It's a 2000 Litespeed Blue Ridge set up as a faux CX that I ride far more, on and off road, than anything else. Actually, it's probably me that's "faux", not the bike.

TF


----------



## Aldo Ross (May 22, 2002)

I've had 11 Bianchi (still have 10 of them)

1949 Sport with Campy "cambio Corsa" shifter
1956 Sport with Campy "Sport" derailleur
1963 Pista with Campy Record
1982 Ecco Pista with GPM
1983 Specialissima (now in Arizona with my ex)
1993 SBX with Campy C-Record
1997 Cross Project with Campy Record
1998 Cross Project with Campy Chorus
1998 Grizzly with Shimano XT
1999 AL with Campy Record
2004 Pista with mutt gruppo


----------



## merckxman (Jan 23, 2002)

*Doug Sloan: What do you about EV4?*

You say you have: "2001 Bianchi EV2, Record (black, sloping, so sold it, didn't like either quality)". Do you have any experience/info about the EV4? I've had an eye on a black/sloping EV4....but, geez it feels so fragile and it's not built up to test ride. Do you think it's basically like an EV2 but only with the foam injection? Tell me what you can. Also what didn't you like about sloping (I don't like them visually but want to know if you didn't like it in other respects).


----------



## Aldo Ross (May 22, 2002)

*Someone was asking for pictures...*

Someone suggested I include a picture of the 1949 Bianchi. There are a few more shots on my new webpage at: http://aldo-ross.agreatserver.com/Bianchi.htm


----------



## jh_on_the_cape (Apr 14, 2004)

Aldo Ross said:


> I've had 11 Bianchi (still have 10 of them)
> 
> 1949 Sport with Campy "cambio Corsa" shifter
> 1956 Sport with Campy "Sport" derailleur
> ...


that is fantastic! My bike pictured below is a cross project USA frame. I would love to find another to make a SS/fixed project.
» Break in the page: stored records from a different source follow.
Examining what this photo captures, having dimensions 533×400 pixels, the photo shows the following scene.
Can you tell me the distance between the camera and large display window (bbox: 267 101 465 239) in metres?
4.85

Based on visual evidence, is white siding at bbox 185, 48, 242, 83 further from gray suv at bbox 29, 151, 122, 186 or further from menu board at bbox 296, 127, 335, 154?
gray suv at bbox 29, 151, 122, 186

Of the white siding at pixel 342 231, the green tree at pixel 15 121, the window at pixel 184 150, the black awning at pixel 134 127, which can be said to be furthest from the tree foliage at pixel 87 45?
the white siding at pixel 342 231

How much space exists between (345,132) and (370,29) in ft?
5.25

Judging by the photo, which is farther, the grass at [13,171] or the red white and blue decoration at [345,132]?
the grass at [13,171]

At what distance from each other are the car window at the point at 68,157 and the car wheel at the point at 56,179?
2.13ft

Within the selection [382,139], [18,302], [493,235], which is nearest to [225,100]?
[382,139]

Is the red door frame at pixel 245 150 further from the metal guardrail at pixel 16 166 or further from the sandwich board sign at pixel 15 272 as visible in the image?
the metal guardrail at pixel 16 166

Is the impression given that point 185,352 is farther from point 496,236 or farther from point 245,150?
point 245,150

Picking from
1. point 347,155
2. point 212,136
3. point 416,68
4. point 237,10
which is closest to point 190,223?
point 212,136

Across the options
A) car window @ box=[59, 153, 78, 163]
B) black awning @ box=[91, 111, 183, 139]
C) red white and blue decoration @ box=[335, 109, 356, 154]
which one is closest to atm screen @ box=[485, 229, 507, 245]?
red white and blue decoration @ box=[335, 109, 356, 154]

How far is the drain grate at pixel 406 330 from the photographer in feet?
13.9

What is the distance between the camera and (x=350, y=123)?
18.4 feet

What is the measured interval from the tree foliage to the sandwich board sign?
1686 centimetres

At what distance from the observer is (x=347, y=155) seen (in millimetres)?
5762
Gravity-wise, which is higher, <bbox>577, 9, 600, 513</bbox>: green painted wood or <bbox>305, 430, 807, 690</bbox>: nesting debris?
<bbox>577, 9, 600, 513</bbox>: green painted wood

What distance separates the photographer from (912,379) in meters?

But in the meantime I will be converting the japanese bianchi sport SX. that is quite an impressive collection.


----------



## hyperdoggie (May 12, 2003)

*EV2 problems*



merckxman said:


> You say you have: "2001 Bianchi EV2, Record (black, sloping, so sold it, didn't like either quality)". Do you have any experience/info about the EV4? I've had an eye on a black/sloping EV4....but, geez it feels so fragile and it's not built up to test ride. Do you think it's basically like an EV2 but only with the foam injection? Tell me what you can. Also what didn't you like about sloping (I don't like them visually but want to know if you didn't like it in other respects).
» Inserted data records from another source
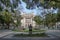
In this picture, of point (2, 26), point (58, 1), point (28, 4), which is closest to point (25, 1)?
point (28, 4)

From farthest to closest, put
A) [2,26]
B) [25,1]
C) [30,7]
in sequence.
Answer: [2,26] → [30,7] → [25,1]

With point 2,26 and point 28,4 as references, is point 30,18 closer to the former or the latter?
point 2,26

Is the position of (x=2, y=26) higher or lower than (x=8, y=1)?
lower

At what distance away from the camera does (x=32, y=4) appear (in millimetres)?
14945

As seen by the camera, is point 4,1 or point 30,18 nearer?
point 4,1

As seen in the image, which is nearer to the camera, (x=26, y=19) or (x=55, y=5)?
(x=55, y=5)

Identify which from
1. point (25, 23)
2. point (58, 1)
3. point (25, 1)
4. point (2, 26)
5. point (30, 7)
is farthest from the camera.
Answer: point (25, 23)

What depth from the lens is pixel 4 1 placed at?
13.8 m

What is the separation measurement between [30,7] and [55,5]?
2.86 metres

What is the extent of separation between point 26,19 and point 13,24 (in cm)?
2857

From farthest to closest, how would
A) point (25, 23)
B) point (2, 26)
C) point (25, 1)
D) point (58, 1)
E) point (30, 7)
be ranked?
1. point (25, 23)
2. point (2, 26)
3. point (30, 7)
4. point (25, 1)
5. point (58, 1)

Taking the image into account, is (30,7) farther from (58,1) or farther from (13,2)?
(58,1)

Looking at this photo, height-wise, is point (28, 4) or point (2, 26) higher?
point (28, 4)

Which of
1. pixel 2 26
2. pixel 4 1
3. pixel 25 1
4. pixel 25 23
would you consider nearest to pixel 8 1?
pixel 4 1
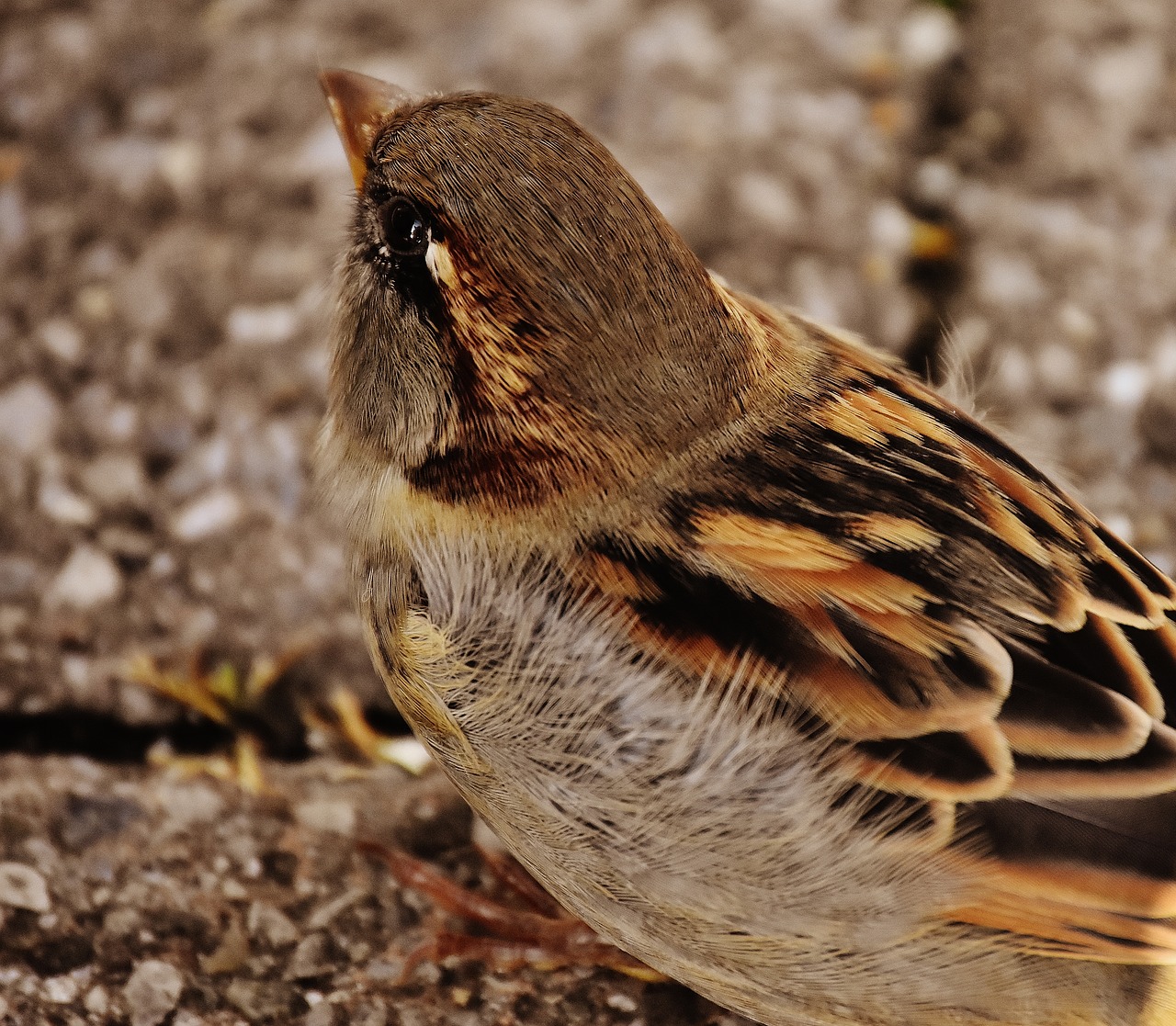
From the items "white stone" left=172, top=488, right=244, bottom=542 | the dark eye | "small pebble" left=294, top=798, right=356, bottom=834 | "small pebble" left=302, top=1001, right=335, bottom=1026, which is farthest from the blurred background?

I think the EV4 is very similar to the EV2, but they may (or may not) have fixed some of the problems that the EV2 had:

I had the same frame (2001 EV2, black), but it's sitting on my garage floor waiting for a toss into the trash (when I finally bring up the heart to do it). It rode well and was super light, but the seat tube developed a series of cracks radiating from the water bottle boss, and they've been growing, so I don't ride it anymore. Tried to get it warrantied, but Bianchi wouldn't fix it because it wasn't a "manufacturer defect" (no, just crappy design and material selection) and the frame was "too old". I bought a DEAN El Diente to replace it, and I love it.

A teamate of mine also had a similar frame (same year, model & color), and the downtube broke in half during the middle of a race. Fortunately, he was able to get it warrantied, but after that scare he refused to ride another Bianchi and sold his replacement frame.

Another teamate of mine had an EV4 w/ carbon stays, and one of the stays pulled out of the frame. Bianchi tried to screw him on a warrantee replacement, but he refused to take a cheaper frame (no cash was offered to make up for the difference!) or pay extra for a more expensive frame. They did fix his frame, but it took Bianchi an entire season to finally get it back to him.

Just thought you should know. Bianchis may look pretty, but IMO, nowdays they're nothing but the Schwinn of Italy. (But a classic lugged steel Bianchi in celeste still sets my heart aflutter).


----------